_Exercise task_.
Reproduce the lines of the data below verbatim, beginning with the line that contains "Could you say which of" and ending with the line that contains "263)), larch tree (pyautogui.locateOnScreen(183, 256, 203, 305))", both included.
---- Records provided
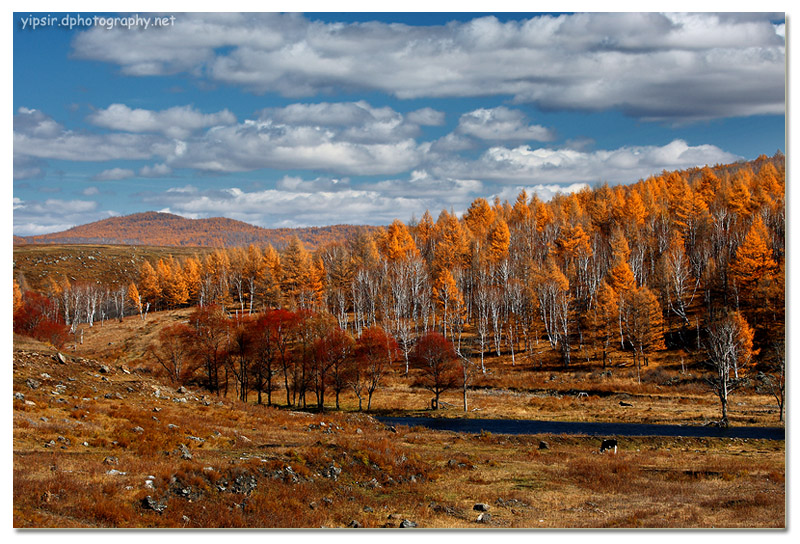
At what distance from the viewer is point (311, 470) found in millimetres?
22750

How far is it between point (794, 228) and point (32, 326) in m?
86.4

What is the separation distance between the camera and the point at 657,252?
103312 mm

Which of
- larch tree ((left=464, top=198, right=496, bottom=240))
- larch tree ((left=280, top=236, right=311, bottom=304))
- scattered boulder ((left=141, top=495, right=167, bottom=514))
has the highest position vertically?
larch tree ((left=464, top=198, right=496, bottom=240))

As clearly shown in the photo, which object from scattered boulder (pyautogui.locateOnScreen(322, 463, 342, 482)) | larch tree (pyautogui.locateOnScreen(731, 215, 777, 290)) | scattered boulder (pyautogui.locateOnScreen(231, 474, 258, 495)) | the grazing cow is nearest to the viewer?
scattered boulder (pyautogui.locateOnScreen(231, 474, 258, 495))

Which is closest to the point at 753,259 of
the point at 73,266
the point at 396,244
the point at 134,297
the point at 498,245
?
the point at 498,245

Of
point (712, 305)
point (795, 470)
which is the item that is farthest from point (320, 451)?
point (712, 305)

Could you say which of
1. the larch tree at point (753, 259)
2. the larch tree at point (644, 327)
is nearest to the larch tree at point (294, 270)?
the larch tree at point (644, 327)

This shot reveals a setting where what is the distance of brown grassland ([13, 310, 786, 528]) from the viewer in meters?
16.8

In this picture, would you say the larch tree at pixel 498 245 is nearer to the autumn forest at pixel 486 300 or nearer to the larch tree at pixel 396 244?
the autumn forest at pixel 486 300

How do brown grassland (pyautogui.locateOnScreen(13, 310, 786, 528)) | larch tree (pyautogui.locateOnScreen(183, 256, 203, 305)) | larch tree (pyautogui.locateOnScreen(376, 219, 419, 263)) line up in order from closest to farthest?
brown grassland (pyautogui.locateOnScreen(13, 310, 786, 528)), larch tree (pyautogui.locateOnScreen(376, 219, 419, 263)), larch tree (pyautogui.locateOnScreen(183, 256, 203, 305))

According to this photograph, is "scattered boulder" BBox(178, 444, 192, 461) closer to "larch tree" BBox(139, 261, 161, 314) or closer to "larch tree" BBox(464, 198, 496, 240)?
"larch tree" BBox(464, 198, 496, 240)

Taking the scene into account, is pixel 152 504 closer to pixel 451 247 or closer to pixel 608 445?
pixel 608 445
--------
_Solution_.
Could you say which of
1. the larch tree at point (753, 259)
2. the larch tree at point (644, 327)
is nearest to the larch tree at point (294, 270)?
the larch tree at point (644, 327)

This shot reveals a setting where what is the distance of brown grassland ([13, 310, 786, 528]) from the viewer in meters?
16.8

In this picture, would you say the larch tree at pixel 498 245 is nearer to the autumn forest at pixel 486 300 or nearer to the larch tree at pixel 396 244?
the autumn forest at pixel 486 300

How do brown grassland (pyautogui.locateOnScreen(13, 310, 786, 528)) | larch tree (pyautogui.locateOnScreen(183, 256, 203, 305)) | larch tree (pyautogui.locateOnScreen(376, 219, 419, 263)) line up in order from closest to farthest?
brown grassland (pyautogui.locateOnScreen(13, 310, 786, 528)), larch tree (pyautogui.locateOnScreen(376, 219, 419, 263)), larch tree (pyautogui.locateOnScreen(183, 256, 203, 305))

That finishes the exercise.